> **SELECTED EXCERPT**
──────────
# Exporting table with 300,000 records from Access to Excel WITHOUT formatting VBA/Macro



## andriap (Jan 24, 2019)

Hi everyone - 

There is only a ExportWithFormatting action in Access and not "without", which limits the amount of records that is truly exported (65,000 records). I have a table and it's 300,000 records that need to be exported to excel using a Macro. Since the action does not exist, I need to write a VBA code that will Export WITHOUT Formatting. Does anyone have a code for that or have advice?

Thanks in advance!


----------



## sandy666 (Jan 24, 2019)

maybe import table from Access to Excel will be easier?
Data - From Access
or
Data - New Query - From Database - From Microsoft Access Database


----------



## Joe4 (Jan 24, 2019)

Welcome to the Board!

Which version of Access are you using?  
Are you trying to use a Macro to do this?
Note that by default, Access "hides" some of the Actions that you may need.  You need to click on the "Show All Actions" button in the Macro ribbon to see them all.  If you do that, you will see an "ImportExportSpreadsheet" Action option.
When exporting, be sure to choose an Excel format that allows more than 65,534 rows.  The default "Excel Workbook" Type should do the trick.


----------
──────────
> **COLLECTED MATERIAL**
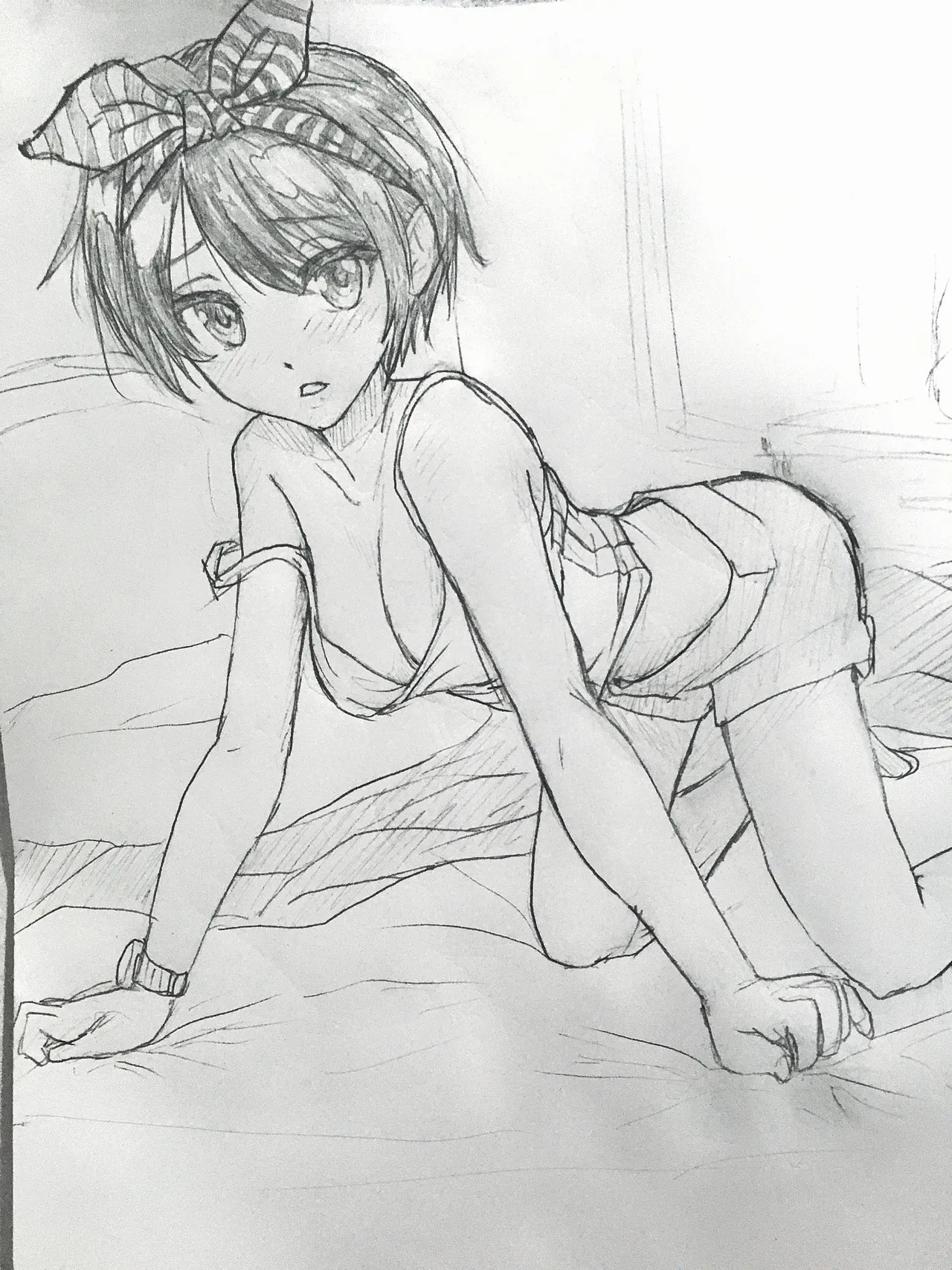 Manga Page 203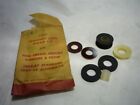 1960 -67 Ford Mercury Econoline Pickup gearshift lever repair kit (For: More than one vehicle)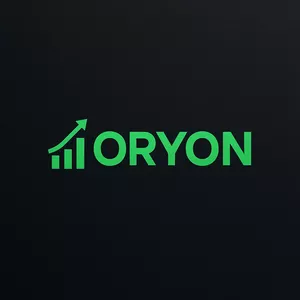 https://go.hotmart.com/M14817281F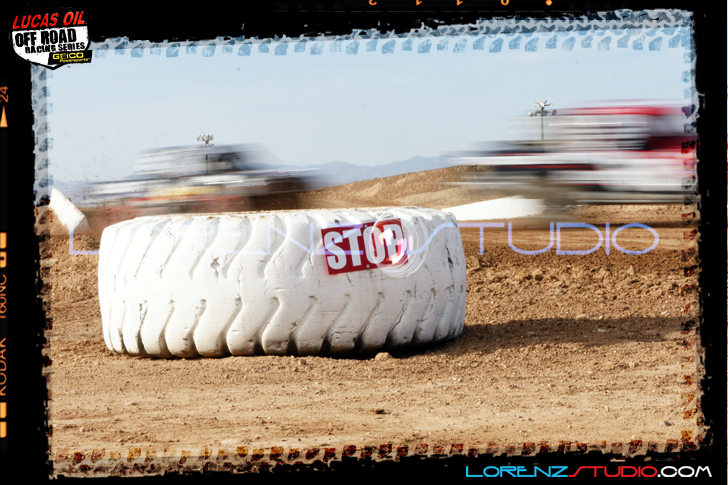 DSC00890LOORRS3.jpg - SONY DSC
──────────
> **WORK INSTRUCTIONS**
Could you print the Access-to-Excel export thread word for word, starting with "## andriap (Jan" and going on through "Thanks in advance!"?

> **WRITTEN SOLUTION**
## andriap (Jan 24, 2019)

Hi everyone - 

There is only a ExportWithFormatting action in Access and not "without", which limits the amount of records that is truly exported (65,000 records). I have a table and it's 300,000 records that need to be exported to excel using a Macro. Since the action does not exist, I need to write a VBA code that will Export WITHOUT Formatting. Does anyone have a code for that or have advice?

Thanks in advance!